If you scroll down that link, you will see on the faceplate, “Panasonic Microwave Oven…2450Mhz.”

You can’t trust that number. See the other thread I linked in my last post.

I vaguely remember that the NASA set a mirror on the moon during one of the first landings, then shot a laser at it and clocked it. Whether this was for mesuring the speed of light or the punctual distance terra-luna I don’t know, they must have known at least one factor.

Unless you are saying they looked up the wrong number for the speed of light or measured the wavelength wrong, I’d say you can trust it.

Since 1983, the speed of light in a vacuum has been defined as 299792458 m/s. Because it is defined, it cannot be measured.

Another one is the triple point temperature of water. It is defined as 273.16 K. Because it is defined, it cannot be measured.

Whoa…you think that the speed of light is dependent on what some standards association or legislature says it is? Don’t you think they derived that number from measurement?

What if someone measures it and obtains a different, but accurate number? Which shall we change – the length of a meter or the second?

It is now a defined number. Defined means defined. When they defined it, they chose a number that matched closely (thought not exactly) with previously measured speeds.

Measured it against what? It is now nonsensical to say that you want to “measure” the speed of light. The speed of light in a vacuum is now a fixed, defined value. Hence it cannot be “measured.”

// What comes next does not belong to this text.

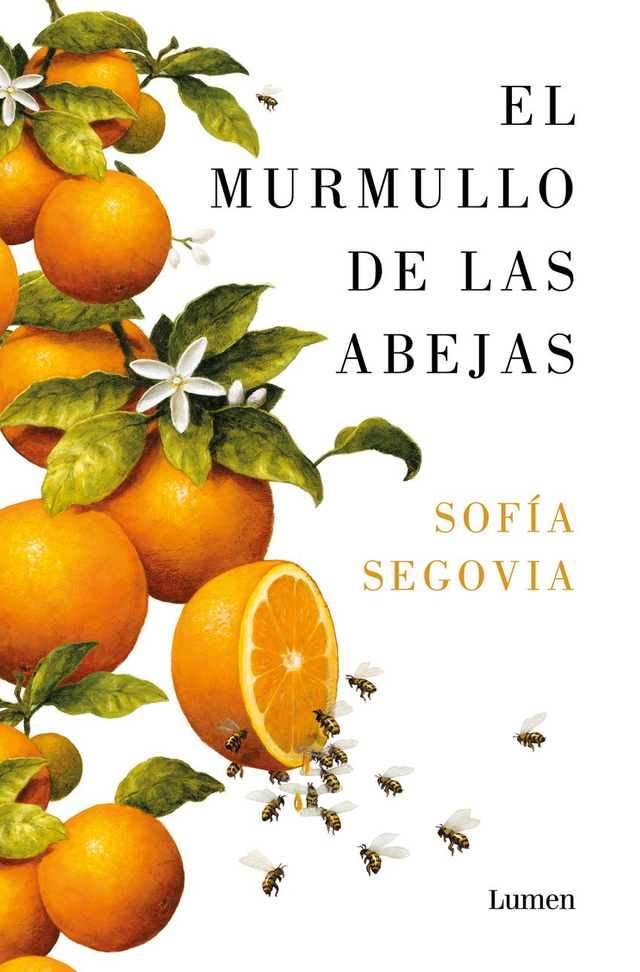 El murmullo de las abejas - Sofía Segovia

As mentioned above, the temperature of the triple point of water is *also *a defined quantity. The temperature of the triple point of VSMOW water cannot be measured… it is exactly 0.01 °C.

The second is defined as the duration of 9,192,631,770 periods of the radiation corresponding to the transition between the two hyperfine levels of the ground state of the caesium 133 atom; the meter is then obtained as the distance light travels in precisely 1/299,792,458 of a second.